We noticed that there has never been a time of so much cultural intermingling as it is now. Just take the city of Cologne which is a perfect example for that.

We came up with three approaches to deal with this mixing of cultures: First we had to accept the fact that there is not just the one Iranian identity but many different identities. Second it was said to be important to be reasonable when it comes to the practice of culture – reason is supposed to be a global language, a global value that automatically rules out such ‘garbage’ as an obsolete perception of women. Third globalization also has its impact on Iran, where individual rights are being expressed more and more. Caused by the world wide web, a global medium, we are much more connected than during the eighties for example.

“The fact that women have the right of self-determination and the right to independently choose their way of life is simply ignored by these parents, even though they would theoretically agree to all of these things.” But how are we able to draw a benefit from globalization for us? Why does the Iranian Diaspora – in contrast to other minorities – not have any common structures, bodies or organizations? Why do they succeed as individuals but not as a group? And to which part of the society in Iran could they reach out to at all? Maybe to the middle class, but most certainly not to the traditionally religious class, is it?

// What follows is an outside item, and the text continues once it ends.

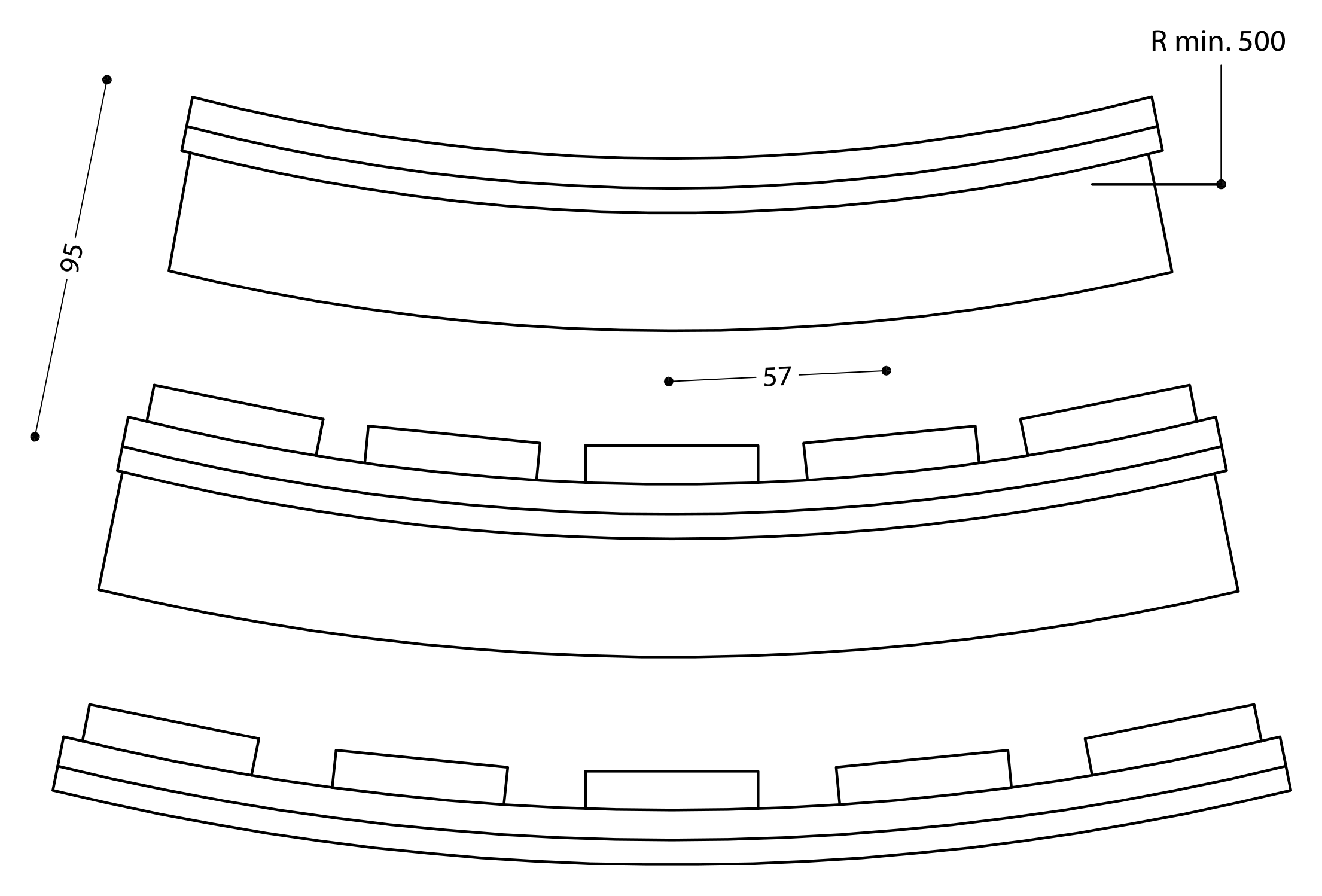 Thumbnail for image 15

One brought up the example of the solid structures of the sixties and seventies during the discussion: the Iranian students’ confederation. Another one replied that the solidarity within this confederation was only held together by a unifying utopia of one generation – and forty years later, there are no utopias left but more different generations. From the viewpoint of one participant, the ‘green movement’ in Iran has caused Iranians to rally and to get closer to each other and also to get to know each other better instead of getting more separated as they used to do before. Another stated opinion was that structures like the DIWAN could help to reach out between “us here and them over there”. One debater was convinced that the reason for the lack of common structures would lie in the self perception of all Iranians, caused by the Shiite tradition, being the “source of imitation” – a way of thinking that is in line with the ideology of classic Shiite clerics.

The words that stayed in my mind after the debate were: “Culture is what makes us to be human beings” and “the most important thing is a culture of hope, in a time in Iran that is characterized by cultural hopelessness”. The time passed so quickly that night but I keep thinking about the questions raised. I would very much appreciate discussing these things in future meetings!